Bab 3 : Ibu Bukan Ibuku?
Hari yang
berat itu masih berlanjut keesokan harinya untuk Sarif. Diam-diam ia
memperhatikan Kakeknya tiap kali menerima telfon. Berharap ada tefon masuk dari
Ibu untuknya. Atau memperhatikan pembantu dirumah yang asik scrolling sosmed
berharap ada pesan masuk untuknya. Sarif kesepian.
Waktunya
latihan masih lama. Ibu pulang pasti juga masih lebih lama lagi. Syarif
biasanya pergi main. Tapi baru keluar rumah dan pergi kewarung saja ia sudah di
ejek anak haram, anak gundik. Siapa gundik? Sarif jadi bingung. Selama ini ia
hanya tau jika ia anak Ibu, Ibu yang bekerja jadi anggota DPR-D, Ibu yang sibuk
rapat dan bertemu banyak orang.
Tak ada
yang mengatai ibunya sebagai gundik sebelumnya. Ayahnya juga sudah meninggal,
ayahnya juga namanya bukan Gundik. Ayahnya juga bekerja di bidang pertambangan
menurut cerita ibunya. Bagaimana bisa ia jadi dikatai sebagai anak gundik?
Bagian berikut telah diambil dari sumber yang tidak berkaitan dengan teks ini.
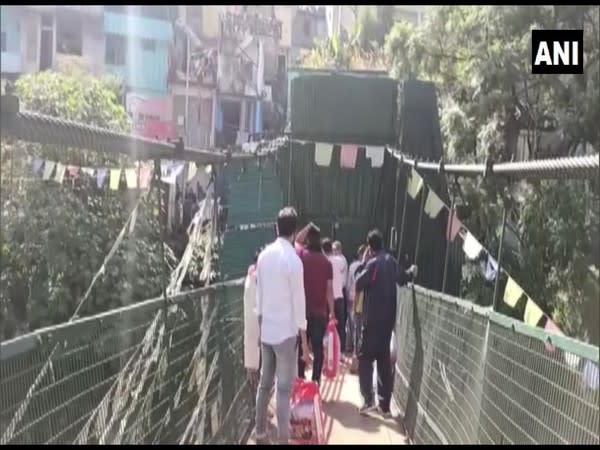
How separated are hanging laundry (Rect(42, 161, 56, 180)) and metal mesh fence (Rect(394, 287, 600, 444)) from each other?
277 cm

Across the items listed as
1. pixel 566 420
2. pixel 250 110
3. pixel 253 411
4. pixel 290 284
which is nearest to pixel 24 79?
pixel 250 110

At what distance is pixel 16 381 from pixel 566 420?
4.95 ft

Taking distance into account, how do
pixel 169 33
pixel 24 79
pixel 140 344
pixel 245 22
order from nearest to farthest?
1. pixel 140 344
2. pixel 24 79
3. pixel 169 33
4. pixel 245 22

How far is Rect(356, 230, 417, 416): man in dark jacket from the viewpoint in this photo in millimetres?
5574

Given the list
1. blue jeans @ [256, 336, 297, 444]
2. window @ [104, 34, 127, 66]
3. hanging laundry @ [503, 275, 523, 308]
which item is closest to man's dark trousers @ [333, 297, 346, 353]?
blue jeans @ [256, 336, 297, 444]

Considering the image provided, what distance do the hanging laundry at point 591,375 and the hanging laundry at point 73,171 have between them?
5.10 metres

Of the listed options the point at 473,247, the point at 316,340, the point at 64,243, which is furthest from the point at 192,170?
the point at 473,247

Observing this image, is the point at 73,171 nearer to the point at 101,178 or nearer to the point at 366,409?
the point at 101,178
Siapa gundik itu? Sarif begitu bingung dan heran.
Ejekan
masih terus terngiang hari ini di sekolah. Di tempat latihan tak seberisik di
sekolah atau tempat TPQ tapi tetangganya tak mau mendekat padanya. Sarif jadi
kesepian dan sedih. Rasanya ingin menangis lagi kalau saja pembantunya tak
datang menjemput dan Sarif bisa beralasan kalau ia menangis karena belum di
jemput.
“Mas ayo
pulang, ada Ibu!” seru pembantunya dengan ceria yang membuat Sarif kembai
mengembangkan senyumnya.
Sarif
pulang dibonceng motor Supra X oleh pembantunya. Ia tak sabar melihat Ibu yang
hangat dan penyayang. Sarif tak sabar untuk menceritakan harinya pada Ibu.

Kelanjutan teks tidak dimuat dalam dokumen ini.